Tourism VAT relief: a behavioural cost-benefit analysis with off-peak targeting

Authors: Hesami, S.

Journal: TOURISM REVIEW

Publication Date: 08/04/2026

eISSN: 1759-8451

ISSN: 1660-5373

DOI: 10.1108/TR-11-2025-1360

https://eprints.bournemouth.ac.uk/41942/

Source: Web of Science

Tourism VAT relief: a behavioural cost-benefit analysis with off-peak targeting

Authors: Hesami, S.

Journal: Tourism Review

Publication Date: 08/04/2026

Publisher: Emerald

eISSN: 1759-8451

ISSN: 1660-5373

DOI: 10.1108/TR-11-2025-1360

Abstract:

Purpose This paper aims to test whether tourism value added tax (VAT) relief delivers welfare gains once fiscal costs and behavioural responses are included, and whether policy design (timing/targeting) matters more than rate depth. It compares uniform year-round VAT cuts with off-peak targeted VAT relief, modelling incomplete pass-through, seasonal demand elasticity and discounted welfare.

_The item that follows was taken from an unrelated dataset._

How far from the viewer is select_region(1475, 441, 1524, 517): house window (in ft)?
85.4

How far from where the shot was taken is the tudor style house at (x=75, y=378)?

Design/methodology/approach A regionally calibrated behavioural cost-benefit simulation is applied to Dorset (UK). Scenarios reduce VAT to 12.5% or 5%, either year-round or only in off-peak months, over a 10-year horizon. The model integrates consumer/producer surplus, employment and fiscal feedbacks; robustness is tested via sensitivity analysis and Monte Carlo simulation.

Findings VAT cuts increase turnover and employment, but uniform year-round relief does not reach welfare breakeven after discounting fiscal losses. The key contribution is showing that off-peak targeting markedly improves welfare efficiency, producing benefit-cost ratios close to one while cutting fiscal exposure by more than two-thirds versus uniform cuts. Deeper cuts generate larger absolute gains but lower proportional efficiency unless pass-through and demand responsiveness are exceptionally high; overall, timing and targeting dominate rate depth.

Practical implications VAT relief is most defensible as a time-bound, off-peak tool. Effectiveness increases when paired with price transparency, coordinated off-peak marketing and shoulder-season product development to strengthen consumer price signals and incremental demand.

Originality/value The paper advances tourism taxation research by identifying which VAT design maximises welfare efficiency under realistic behaviour, integrating seasonality, incomplete incidence and discounted welfare appraisal in a transferable regional framework.